### 任務與練習:
• A. 在留守婦女一文中,學者們除了夫妻情感和婚姻穩定性之外,還從哪些方面對留守婦女進行了分析?請全部列出。
• B. 請將留守婦女一文中從“作為當代農村社會的中堅力量,留守婦女群體”一直到“穩定性[11](P106)。”的全部內容原樣複製下來。

### 分析文本:
◆ ◆ ◆
李芳英
(中華女子學院, 北京 100101)
隨著我國城市化進程的深入,越來越多的農村剩余勞動力進入城市,成為龐大的農民工群體。由于受到城鄉二元分割制度等因素的影響,農民工難以舉家遷入城市。很多家庭夫妻迫于生存壓力以及家庭利益最大化的理性考慮,選擇一方外出務工、一方留守的方式,使其家庭成為半流動家庭。在這種家庭模式中,又以男外出女留守較為常見。
作為當代農村社會的中堅力量,留守婦女群體引起了政府和學界的關注。學者們除了對留守婦女的生活現狀及困境[1]、心理壓力和調適[2]、心理健康[3][4]、生活滿意度[5]、主觀幸福感[6]等方面進行了分析之外,夫妻情感和婚姻穩定性問題也引起人們的廣泛重視[7][8][9][10]。丈夫外出務工,勢必造成與妻兒等家人長期分離的狀態。成員的離散化不僅使原有家庭結構發生變化,也直接影響到家庭成員之間的關系和感情。夫妻分離、聚少離多的現狀使得許多婚姻的功能無法實現,不可避免地給夫妻關系帶來影響。但是,丈夫外出流動的行為究竟給夫妻情感和婚姻關系帶來何種影響,已有的研究者持不同的觀點。
一種觀點認為,城鄉勞動力流動顯著提高了離婚率[11](P105-111)。因為男工女守分工的直接后果是夫妻共享時間的減少和夫妻異質性的增強,直接影響到夫妻關系的變化和婚姻的質量[12]。丈夫外出務工,因空間距離而長期無法與妻子共同生活,因而減弱了夫妻之間的情感滿足和支持,并導致婚姻的情感滿足功能進一步弱化[2]。近年來農民工臨時夫妻現象的出現[13][14],也顯示出農民工的情感和婚姻出現了問題。而經濟的貧困以及心理的壓力,使留守婦女更容易出現婚外情,從而導致留守婦女夫妻關系的破裂[15]。這些都說明,農民流動造成了嚴重的農村家庭問題:包括離婚率的顯著上升和家庭解體[16][17]。當然,也有夫妻雖然感情破裂,但由于婚姻解體的社會成本太大,所以仍然維持著“名存實亡的婚姻”[18]。國外學者Becker在1973年提出婚姻市場上存在著正向或負向的配對效應假說,認為中國的門當戶對就是一種正向配對效應。作為人力資本積累的一種方式,勞動力流動,特別是個體勞動力流動會打破婚姻的配對效應均衡,從而影響婚姻的穩定性[11](P106)。
◆ ◆ ◆
爬取的說明文字資料
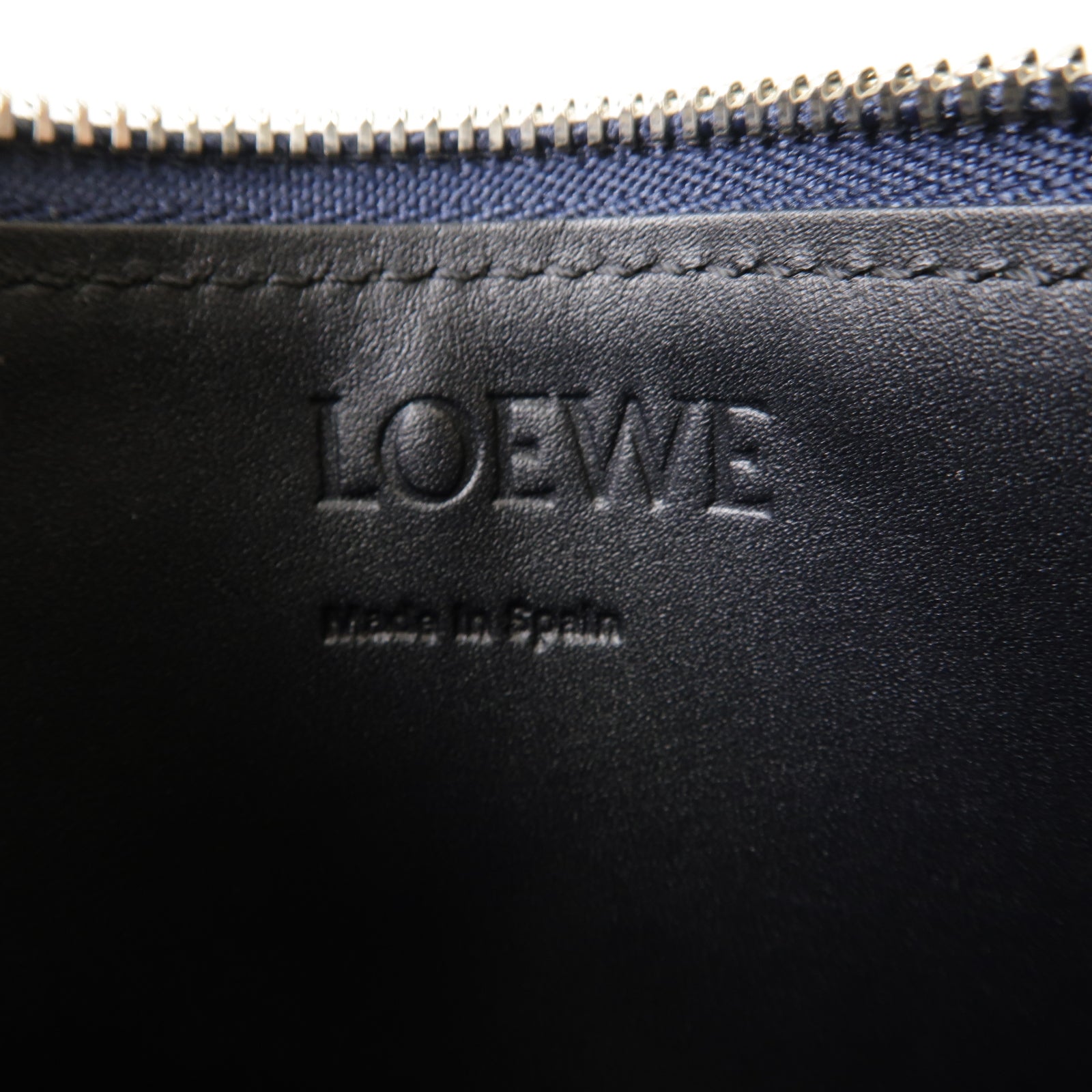 LOEWE 牛皮皮革Coin Case銀扣零錢包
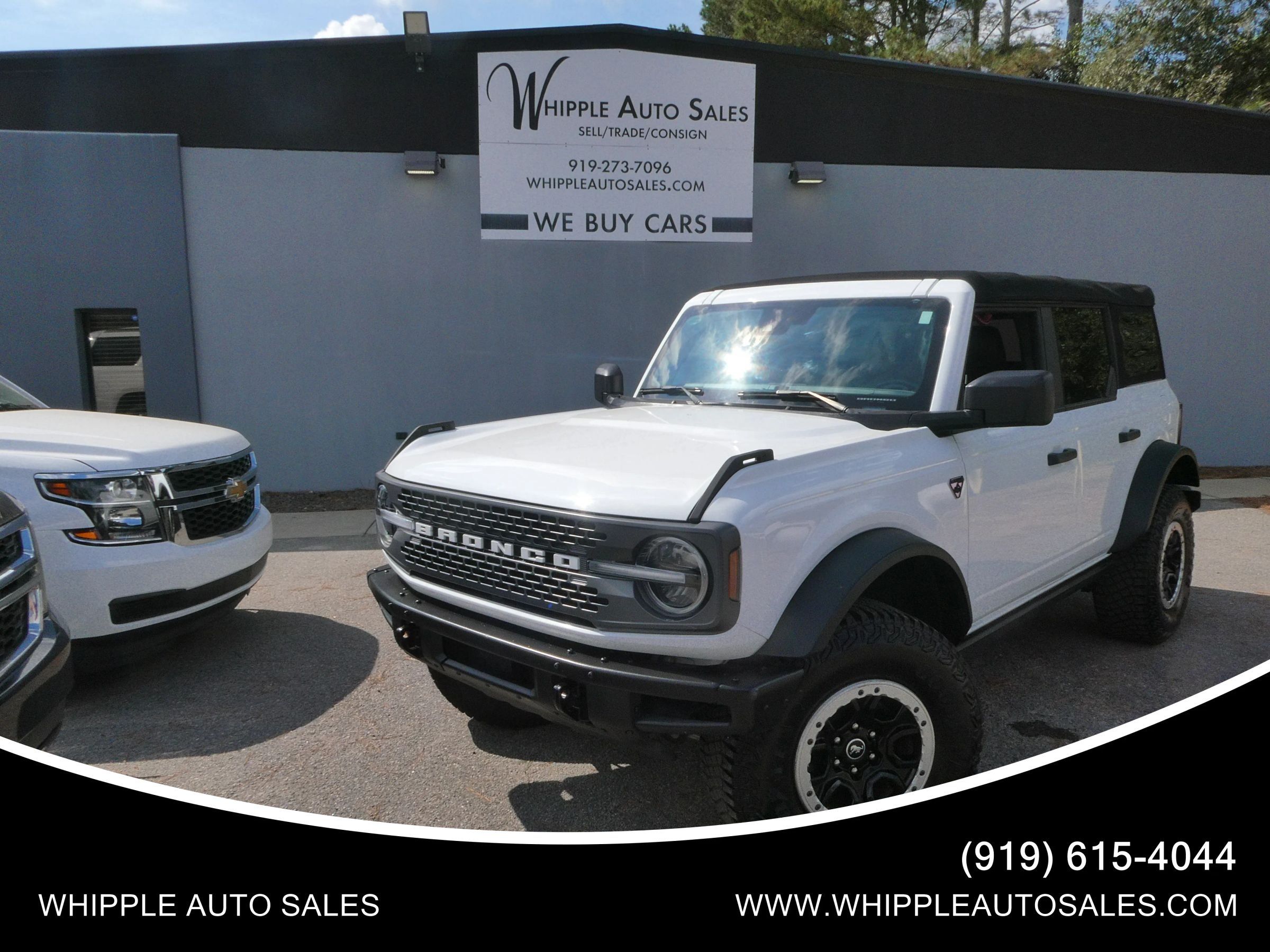 Used 2021 Ford Bronco Badlands w/ Sasquatch Package AWD/4WD image 1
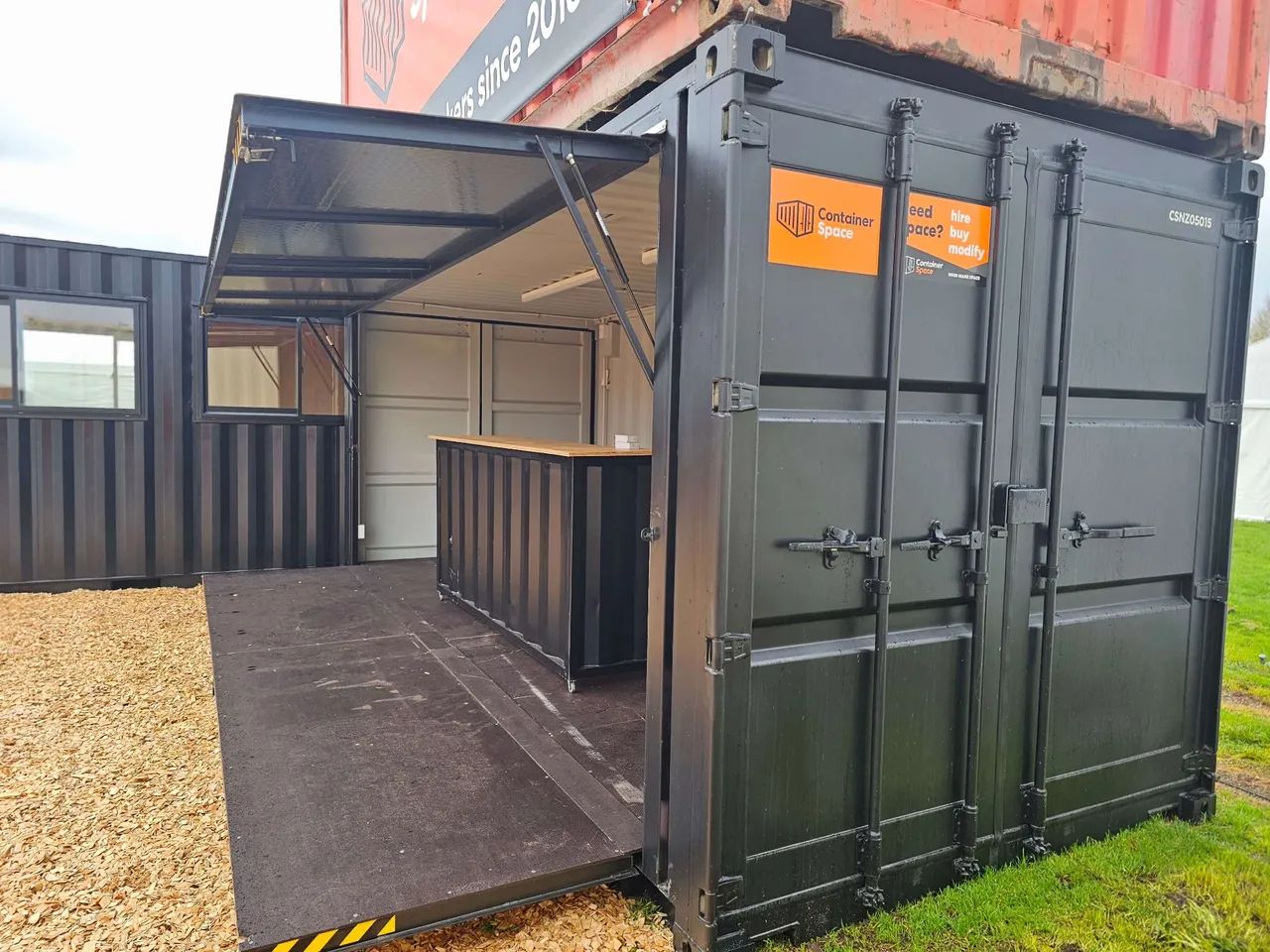 CONTAINER MODIFICADO PARA BAR, LANCHONETE OU FOOD TRUCK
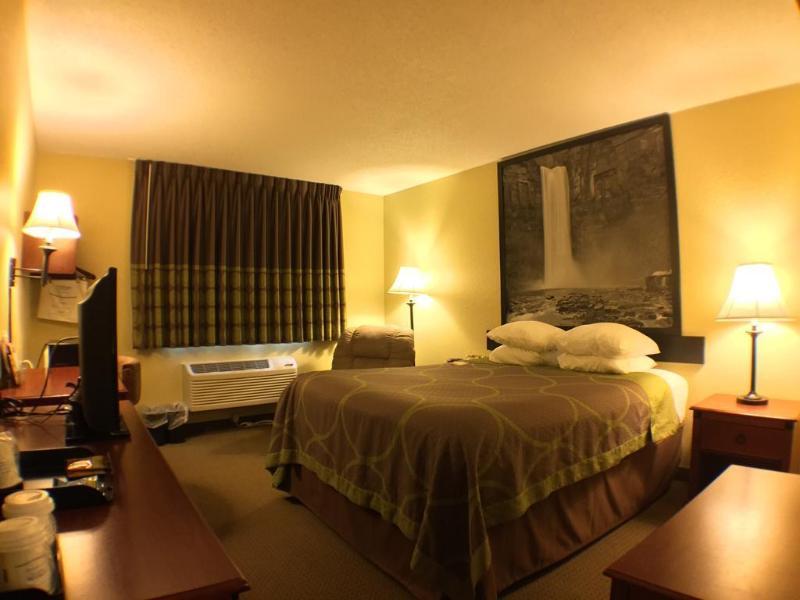 Super 8 By Wyndham Ithaca Hotel Екстериор снимка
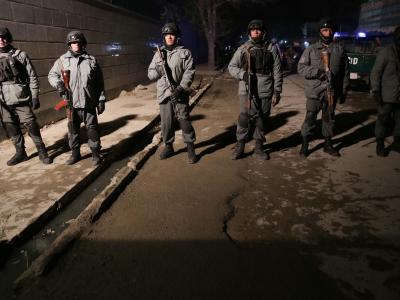 Afghanische Polizei sichert den Anschlagsort ab. Foto: S. Sabawoon Kabul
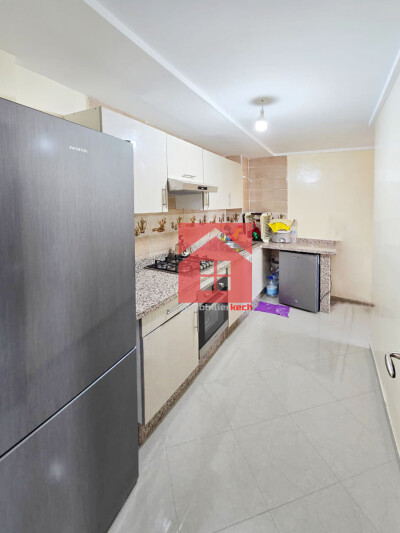 Bel appartement avec terrasse à vendre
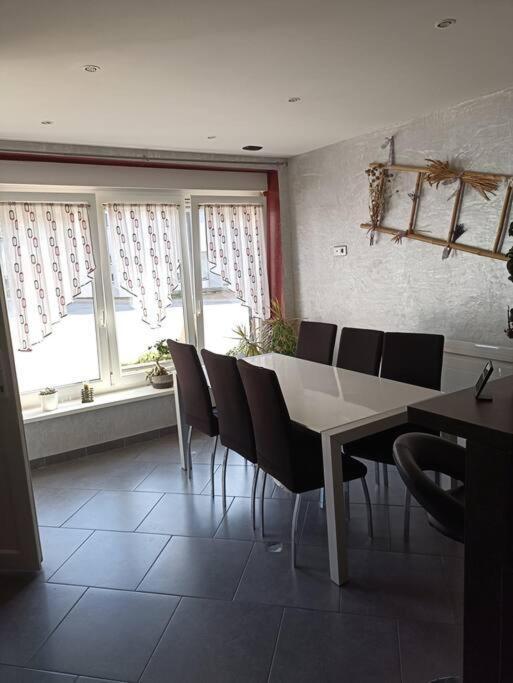 Appartement De 70M2 Tout Equipe Hargarten-aux-Mines Екстер'єр фото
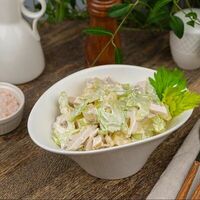 Салат с курицей и сельдереем в Буркина Фасоль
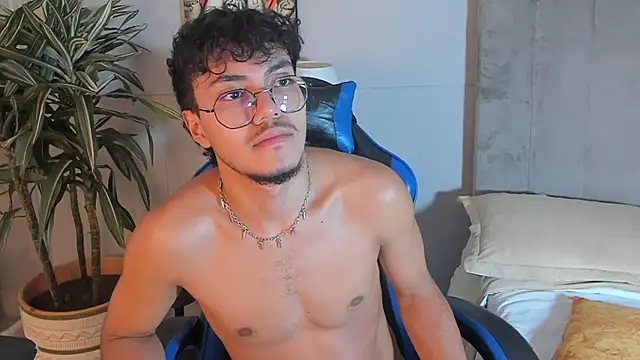 kai_storn Pertunjukan Webcam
◆ ◆ ◆
### 練習答案:
• A. 生活現狀及困境、心理壓力和調適、心理健康、生活滿意度、主觀幸福感

• B.
作為當代農村社會的中堅力量,留守婦女群體引起了政府和學界的關注。學者們除了對留守婦女的生活現狀及困境[1]、心理壓力和調適[2]、心理健康[3][4]、生活滿意度[5]、主觀幸福感[6]等方面進行了分析之外,夫妻情感和婚姻穩定性問題也引起人們的廣泛重視[7][8][9][10]。丈夫外出務工,勢必造成與妻兒等家人長期分離的狀態。成員的離散化不僅使原有家庭結構發生變化,也直接影響到家庭成員之間的關系和感情。夫妻分離、聚少離多的現狀使得許多婚姻的功能無法實現,不可避免地給夫妻關系帶來影響。但是,丈夫外出流動的行為究竟給夫妻情感和婚姻關系帶來何種影響,已有的研究者持不同的觀點。
一種觀點認為,城鄉勞動力流動顯著提高了離婚率[11](P105-111)。因為男工女守分工的直接后果是夫妻共享時間的減少和夫妻異質性的增強,直接影響到夫妻關系的變化和婚姻的質量[12]。丈夫外出務工,因空間距離而長期無法與妻子共同生活,因而減弱了夫妻之間的情感滿足和支持,并導致婚姻的情感滿足功能進一步弱化[2]。近年來農民工臨時夫妻現象的出現[13][14],也顯示出農民工的情感和婚姻出現了問題。而經濟的貧困以及心理的壓力,使留守婦女更容易出現婚外情,從而導致留守婦女夫妻關系的破裂[15]。這些都說明,農民流動造成了嚴重的農村家庭問題:包括離婚率的顯著上升和家庭解體[16][17]。當然,也有夫妻雖然感情破裂,但由于婚姻解體的社會成本太大,所以仍然維持著“名存實亡的婚姻”[18]。國外學者Becker在1973年提出婚姻市場上存在著正向或負向的配對效應假說,認為中國的門當戶對就是一種正向配對效應。作為人力資本積累的一種方式,勞動力流動,特別是個體勞動力流動會打破婚姻的配對效應均衡,從而影響婚姻的穩定性[11](P106)。